Director Edward Zwick and screenwriter Steven Knight, however, are more interested in the exploring the mental deterioration of Fischer, and while that is intermittently fascinating, it’s mostly tedious and repetitive. Maguire must have uttered some variation of “the Russians and the Jews are out to get me” ten or 12 times during the film, while checking for bugs in phones, in picture frames, or underneath chairs. Zwick too often belabors the point, and in doing so, slows any momentum the film can gain on its way to and through the ‘72 Championship.
It doesn’t help that Fischer was an unlikable person upon which to base the character. As he is depicted in the film, it’s hard for post-Cold War era audiences not to have some sympathy for Boris Spassky, whose only “character defect” is being a Soviet (in fact, after the film, the first person I Wiki’d was Spassky, because I was far more interested in his life post-1972 than in Fischer’s). Take the politics out of the equation, and we’re probably rooting for Spassky over the unhinged Fischer, who spends almost the entire movie either staring off into space or exploding with rage at the few people who can stomach to be around him (his lawyer (Michael Stuhlbarg), his mother (Robin Weigert), his sister (Lily Rabe) and a priest (Peter Sarsgaard). The film moves in fits and starts, from exciting chess matches to almost banal backroom meltdowns designed for Maguire’s Oscar reel.

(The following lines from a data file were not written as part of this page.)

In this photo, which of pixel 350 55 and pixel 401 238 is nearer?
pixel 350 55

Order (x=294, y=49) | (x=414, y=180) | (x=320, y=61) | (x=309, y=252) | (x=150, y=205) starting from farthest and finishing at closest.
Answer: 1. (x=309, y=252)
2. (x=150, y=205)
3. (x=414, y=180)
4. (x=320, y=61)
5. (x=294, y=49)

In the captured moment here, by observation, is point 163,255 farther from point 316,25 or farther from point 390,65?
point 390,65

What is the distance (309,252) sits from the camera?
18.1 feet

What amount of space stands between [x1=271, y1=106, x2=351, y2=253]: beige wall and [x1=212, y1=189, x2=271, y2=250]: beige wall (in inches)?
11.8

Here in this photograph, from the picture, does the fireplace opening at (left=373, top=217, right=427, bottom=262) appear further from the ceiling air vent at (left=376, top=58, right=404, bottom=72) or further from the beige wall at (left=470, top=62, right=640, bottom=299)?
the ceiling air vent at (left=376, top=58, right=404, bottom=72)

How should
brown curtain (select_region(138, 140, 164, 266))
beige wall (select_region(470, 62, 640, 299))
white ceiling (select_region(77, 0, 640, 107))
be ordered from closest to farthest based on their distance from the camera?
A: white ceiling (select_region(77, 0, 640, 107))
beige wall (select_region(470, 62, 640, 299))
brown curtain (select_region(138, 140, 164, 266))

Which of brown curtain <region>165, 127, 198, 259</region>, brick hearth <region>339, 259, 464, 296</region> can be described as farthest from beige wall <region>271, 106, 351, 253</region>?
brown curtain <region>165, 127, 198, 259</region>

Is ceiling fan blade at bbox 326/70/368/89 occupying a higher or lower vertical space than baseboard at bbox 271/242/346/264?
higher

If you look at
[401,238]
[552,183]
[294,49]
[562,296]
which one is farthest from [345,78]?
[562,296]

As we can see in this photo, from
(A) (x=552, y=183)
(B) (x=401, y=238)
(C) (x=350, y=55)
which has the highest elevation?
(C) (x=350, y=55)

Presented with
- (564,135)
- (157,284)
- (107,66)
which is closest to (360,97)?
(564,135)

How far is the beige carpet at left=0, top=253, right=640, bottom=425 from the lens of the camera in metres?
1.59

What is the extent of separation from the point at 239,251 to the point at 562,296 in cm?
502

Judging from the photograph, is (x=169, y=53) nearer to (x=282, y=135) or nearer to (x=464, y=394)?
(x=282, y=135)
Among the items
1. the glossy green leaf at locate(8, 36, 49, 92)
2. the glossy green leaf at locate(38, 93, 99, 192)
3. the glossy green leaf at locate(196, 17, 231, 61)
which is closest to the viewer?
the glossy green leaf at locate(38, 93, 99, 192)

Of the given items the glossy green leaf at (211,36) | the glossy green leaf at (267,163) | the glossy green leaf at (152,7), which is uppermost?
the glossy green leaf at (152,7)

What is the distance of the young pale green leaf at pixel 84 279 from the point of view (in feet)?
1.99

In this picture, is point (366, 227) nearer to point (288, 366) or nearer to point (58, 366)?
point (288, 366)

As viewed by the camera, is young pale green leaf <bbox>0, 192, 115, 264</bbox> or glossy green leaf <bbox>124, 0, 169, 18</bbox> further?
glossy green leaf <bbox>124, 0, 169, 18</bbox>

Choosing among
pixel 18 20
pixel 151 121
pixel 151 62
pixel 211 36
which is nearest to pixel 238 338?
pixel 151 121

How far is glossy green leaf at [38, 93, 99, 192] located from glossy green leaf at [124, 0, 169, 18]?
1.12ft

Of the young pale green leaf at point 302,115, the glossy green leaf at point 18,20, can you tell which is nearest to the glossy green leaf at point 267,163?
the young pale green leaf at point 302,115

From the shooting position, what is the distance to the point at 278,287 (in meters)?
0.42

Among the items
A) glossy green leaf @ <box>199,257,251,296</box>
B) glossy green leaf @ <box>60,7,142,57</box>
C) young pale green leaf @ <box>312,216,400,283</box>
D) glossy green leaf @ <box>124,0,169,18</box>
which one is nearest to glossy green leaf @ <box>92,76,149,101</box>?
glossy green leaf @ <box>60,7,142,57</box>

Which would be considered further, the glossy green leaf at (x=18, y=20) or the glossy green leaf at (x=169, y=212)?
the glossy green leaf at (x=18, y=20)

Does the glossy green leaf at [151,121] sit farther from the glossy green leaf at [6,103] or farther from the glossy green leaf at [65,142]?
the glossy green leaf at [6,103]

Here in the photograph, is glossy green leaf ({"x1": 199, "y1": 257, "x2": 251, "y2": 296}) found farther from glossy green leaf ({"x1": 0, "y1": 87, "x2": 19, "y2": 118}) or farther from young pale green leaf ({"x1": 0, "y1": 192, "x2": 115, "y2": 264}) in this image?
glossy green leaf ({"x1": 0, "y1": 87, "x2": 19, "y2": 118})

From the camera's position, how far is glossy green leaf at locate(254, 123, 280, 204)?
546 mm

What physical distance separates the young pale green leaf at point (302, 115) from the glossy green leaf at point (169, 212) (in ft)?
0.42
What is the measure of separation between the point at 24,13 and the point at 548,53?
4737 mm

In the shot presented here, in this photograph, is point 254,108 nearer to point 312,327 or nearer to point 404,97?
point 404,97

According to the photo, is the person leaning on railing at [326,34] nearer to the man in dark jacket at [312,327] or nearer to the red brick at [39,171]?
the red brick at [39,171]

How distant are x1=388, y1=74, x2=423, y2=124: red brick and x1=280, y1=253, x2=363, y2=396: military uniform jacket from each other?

However, if there’s anything to take away from the film, besides the fact that Fischer was a paranoid dick, it’s that chess can wreak havoc on the mind. So consumed by the game, Fischer never developed adequate social skills. His ego was so inflated, he refused to concede that another player was better than him, choosing instead to believe that the Russians and Jews were out to get him. In short, he went mad, but as depicted in Pawn Sacrifice, his journey toward madness was much less interesting than his journey through the game of chess.